DENIS WALKER: Yeah, I agree:

ELVIS VELEA: The data registered in the RIPE database becomes outdated and stale, a lot of the remains after this has been modified or deleted, a lot of that data is also personal data so I think if you come up with a solution to delete ‑‑ maybe I don't know require the LIR to confirm the object is in the database, i.e. 6 numb, route route, ROA, whatever it's still needed, once a year, once every five years, we will figure out a way but I think we need to somehow find a way to clean the database because it's full of objects that was created in 1995 and have not been used since 1996.

DENIS WALKER: Well you can't be sure it hasn't been used. It might actually still be in use and perfectly valid. There are objects that have been there 20 years.

ELVIS VELEA: Still update and still valid and still needed in the RIPE database ‑‑

DENIS WALKER: I think following on from Leo has just said, if we are going to start asking all our members to annually confirm that all their objects in the RIPE database are still valid and should still be there, I think you had better put your hard hat on and duck while the bricks are flying.

ELVIS VELEA: If you don't do it once a year you do when RAC happens ‑‑

DENIS WALKER: I take your point.

SPEAKER: Matthias. So I do acknowledge that removing full addresses for individuals, that makes sense from a privacy perspective. However, we need to keep in mind that there are multiple people Working Group the same name and at least having something like a city or something on there might help identifying who is actually meant by the object. I do believe that RIPE actually removed the address line on at least some organisations owned by people.

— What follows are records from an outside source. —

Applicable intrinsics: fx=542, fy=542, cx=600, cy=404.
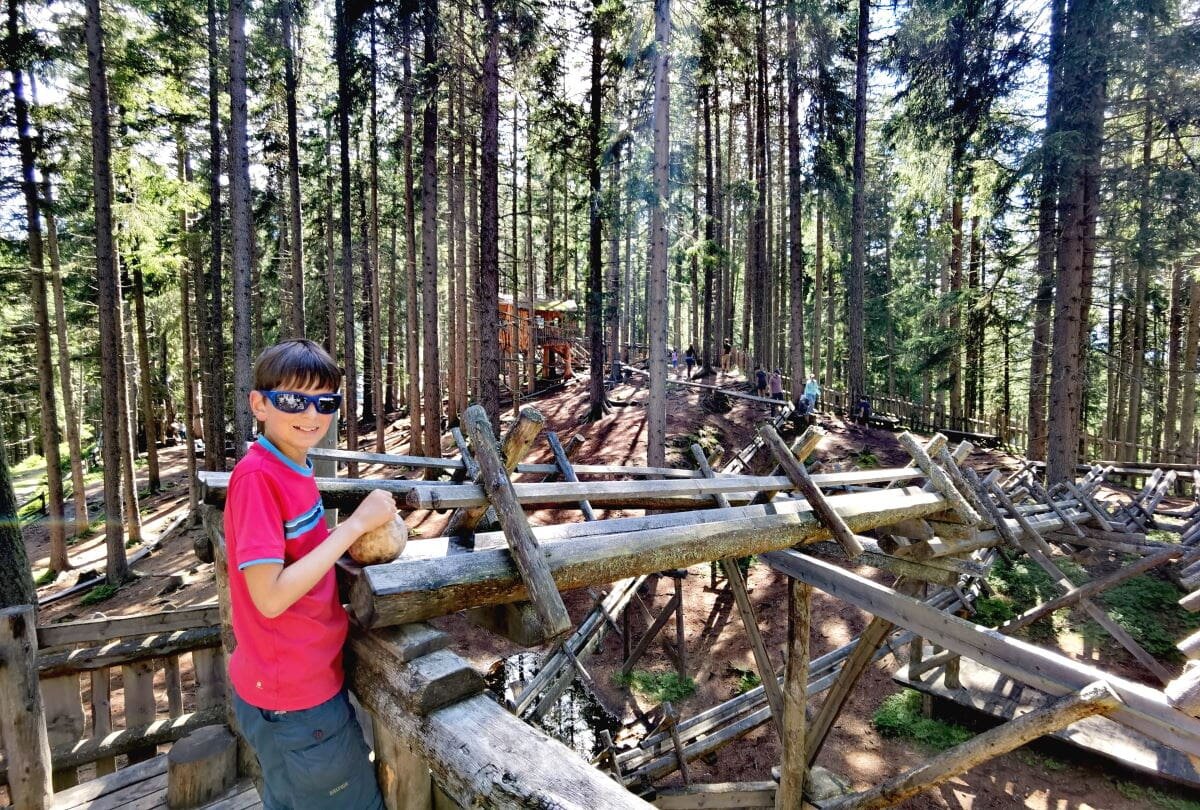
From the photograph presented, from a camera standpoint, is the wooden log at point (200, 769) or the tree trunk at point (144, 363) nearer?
the wooden log at point (200, 769)

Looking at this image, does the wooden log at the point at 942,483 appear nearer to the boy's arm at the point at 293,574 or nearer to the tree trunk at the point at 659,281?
the boy's arm at the point at 293,574

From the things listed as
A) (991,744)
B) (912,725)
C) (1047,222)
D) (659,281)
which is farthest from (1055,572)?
(1047,222)

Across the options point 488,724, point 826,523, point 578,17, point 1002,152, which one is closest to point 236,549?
point 488,724

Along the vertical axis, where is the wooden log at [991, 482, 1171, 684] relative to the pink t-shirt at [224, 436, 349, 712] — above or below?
below

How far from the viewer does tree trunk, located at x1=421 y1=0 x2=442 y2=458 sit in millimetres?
13578

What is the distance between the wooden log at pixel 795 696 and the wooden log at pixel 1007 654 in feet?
1.10

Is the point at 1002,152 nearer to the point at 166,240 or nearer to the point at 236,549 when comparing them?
the point at 236,549

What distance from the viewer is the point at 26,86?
1319 cm

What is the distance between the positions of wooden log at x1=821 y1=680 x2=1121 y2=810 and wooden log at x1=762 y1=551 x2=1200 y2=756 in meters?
0.08

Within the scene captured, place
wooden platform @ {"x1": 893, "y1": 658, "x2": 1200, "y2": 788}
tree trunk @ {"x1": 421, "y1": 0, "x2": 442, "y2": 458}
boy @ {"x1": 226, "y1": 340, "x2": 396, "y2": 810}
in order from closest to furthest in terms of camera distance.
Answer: boy @ {"x1": 226, "y1": 340, "x2": 396, "y2": 810} → wooden platform @ {"x1": 893, "y1": 658, "x2": 1200, "y2": 788} → tree trunk @ {"x1": 421, "y1": 0, "x2": 442, "y2": 458}

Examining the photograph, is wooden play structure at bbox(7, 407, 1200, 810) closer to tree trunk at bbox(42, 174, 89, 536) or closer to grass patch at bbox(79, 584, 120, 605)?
grass patch at bbox(79, 584, 120, 605)

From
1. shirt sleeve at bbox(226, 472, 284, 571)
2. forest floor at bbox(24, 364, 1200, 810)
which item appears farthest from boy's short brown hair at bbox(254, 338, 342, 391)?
forest floor at bbox(24, 364, 1200, 810)

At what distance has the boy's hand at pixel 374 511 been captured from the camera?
1.81m

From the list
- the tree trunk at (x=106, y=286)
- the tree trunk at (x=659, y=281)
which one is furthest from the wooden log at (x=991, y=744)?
the tree trunk at (x=106, y=286)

So, yeah, that might be a compromise and make sense to do

DENIS WALKER: Thank you.

CYNTHIA REVSTROM: I just want to clarify I think while yes, it does make it difficult to identify which exact person it is, I think it's kind of the point, we don't want you to be able to identify one exact person because it's just contact information, not information meant to identify an individual. Thank you.

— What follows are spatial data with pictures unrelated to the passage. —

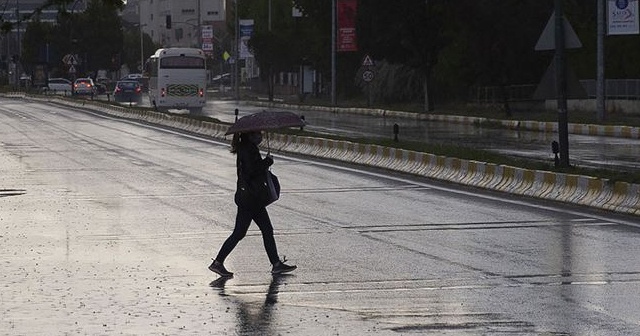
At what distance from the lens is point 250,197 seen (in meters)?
14.6

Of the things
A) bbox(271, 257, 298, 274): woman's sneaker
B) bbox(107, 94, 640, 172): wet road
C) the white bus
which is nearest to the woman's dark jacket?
bbox(271, 257, 298, 274): woman's sneaker

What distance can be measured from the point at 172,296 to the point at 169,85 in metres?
59.7

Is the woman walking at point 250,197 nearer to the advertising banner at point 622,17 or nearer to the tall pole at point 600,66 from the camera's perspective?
the tall pole at point 600,66

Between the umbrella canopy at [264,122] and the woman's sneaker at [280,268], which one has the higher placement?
the umbrella canopy at [264,122]

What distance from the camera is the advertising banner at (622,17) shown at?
4703cm

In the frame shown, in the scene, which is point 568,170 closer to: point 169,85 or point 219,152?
point 219,152

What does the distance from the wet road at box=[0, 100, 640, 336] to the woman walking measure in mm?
238

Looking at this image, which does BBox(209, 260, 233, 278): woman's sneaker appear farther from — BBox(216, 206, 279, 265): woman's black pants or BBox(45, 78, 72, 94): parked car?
BBox(45, 78, 72, 94): parked car

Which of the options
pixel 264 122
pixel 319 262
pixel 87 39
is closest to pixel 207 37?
pixel 87 39

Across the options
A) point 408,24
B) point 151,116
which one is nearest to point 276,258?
point 151,116

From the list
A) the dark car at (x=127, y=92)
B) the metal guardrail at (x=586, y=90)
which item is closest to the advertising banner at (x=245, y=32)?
the dark car at (x=127, y=92)

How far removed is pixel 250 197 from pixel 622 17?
114ft

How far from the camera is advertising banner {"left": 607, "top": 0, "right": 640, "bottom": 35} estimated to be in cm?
4703

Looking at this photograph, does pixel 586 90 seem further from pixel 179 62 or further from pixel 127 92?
pixel 127 92
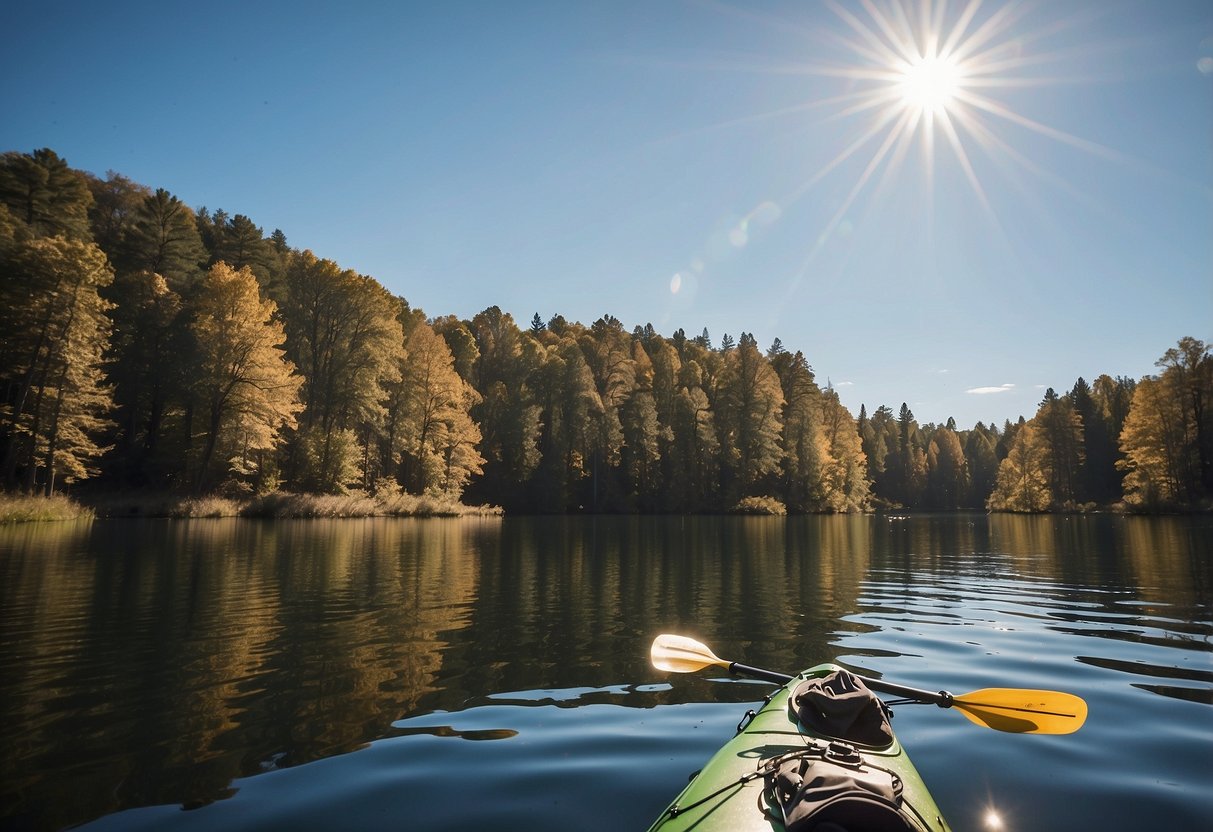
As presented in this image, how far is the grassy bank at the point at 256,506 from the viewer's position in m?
30.3

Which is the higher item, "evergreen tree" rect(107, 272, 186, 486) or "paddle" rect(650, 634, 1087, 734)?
"evergreen tree" rect(107, 272, 186, 486)

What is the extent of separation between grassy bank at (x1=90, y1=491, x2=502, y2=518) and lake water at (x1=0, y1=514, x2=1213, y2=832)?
15.5 meters

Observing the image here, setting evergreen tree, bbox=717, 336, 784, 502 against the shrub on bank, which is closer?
the shrub on bank

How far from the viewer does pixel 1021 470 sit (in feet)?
216

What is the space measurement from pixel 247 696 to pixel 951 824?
19.7 ft

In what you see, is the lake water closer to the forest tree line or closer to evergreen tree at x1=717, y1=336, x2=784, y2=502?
the forest tree line

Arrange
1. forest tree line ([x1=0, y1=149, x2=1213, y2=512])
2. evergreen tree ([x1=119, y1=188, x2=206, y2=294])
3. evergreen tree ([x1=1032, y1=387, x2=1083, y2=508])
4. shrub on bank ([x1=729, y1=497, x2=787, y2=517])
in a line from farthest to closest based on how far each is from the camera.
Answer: evergreen tree ([x1=1032, y1=387, x2=1083, y2=508]), shrub on bank ([x1=729, y1=497, x2=787, y2=517]), evergreen tree ([x1=119, y1=188, x2=206, y2=294]), forest tree line ([x1=0, y1=149, x2=1213, y2=512])

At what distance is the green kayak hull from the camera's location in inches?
126

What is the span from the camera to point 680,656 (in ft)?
21.9

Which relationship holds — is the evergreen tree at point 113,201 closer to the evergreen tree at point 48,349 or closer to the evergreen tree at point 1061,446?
the evergreen tree at point 48,349

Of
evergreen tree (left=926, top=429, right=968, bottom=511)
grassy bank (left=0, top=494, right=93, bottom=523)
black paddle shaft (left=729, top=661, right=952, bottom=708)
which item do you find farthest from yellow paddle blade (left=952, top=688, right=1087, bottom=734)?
evergreen tree (left=926, top=429, right=968, bottom=511)

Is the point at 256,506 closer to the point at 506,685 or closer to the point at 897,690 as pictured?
the point at 506,685

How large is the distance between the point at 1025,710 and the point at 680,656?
2963mm

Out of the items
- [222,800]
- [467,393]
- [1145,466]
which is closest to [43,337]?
[467,393]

PETER HESSLER: I did want to comment on that specifically. So as you know I mentioned on the mailing list I am keeping my address private for personal safety reasons. I personally have no issues with RIPE NCC having my home address as private registration information and then keeping it private internally. I also generally don't have a problem with having a city or regional information available, so I could be identified as being that Peter Hessler for other questions in other searches that could be made based on that.


PETER HESSLER: So I feel my, especially living in Berlin, you know, quite a few million people living in ‑‑

DENIS WALKER: If you lived in a little village that might be a different situation

PETER HESSLER: True. And there should be a balance between the two and I'm not entirely sure the best way of doing that. Peter Hessler Germany could be some and having a unique identifier, somebody who needs to go to the RIPE NCC for more information could provide and if they have a valid warrant or other reasonable information, then they could get it.

DENIS WALKER: Thank you. So ‑‑

WILLIAM SYLVESTER: We have one question online and we are going to wrap up, this is Florence from MPI regarding the get a warrant, please keep the possibility to publish public contact data as I prefer to get a call from the police, writing in with a warrant in taking all devices with them, which is what police do in Germany when they get a warrant on IT crime.



DENIS WALKER: Please keep your comments and thoughts coming, thank you.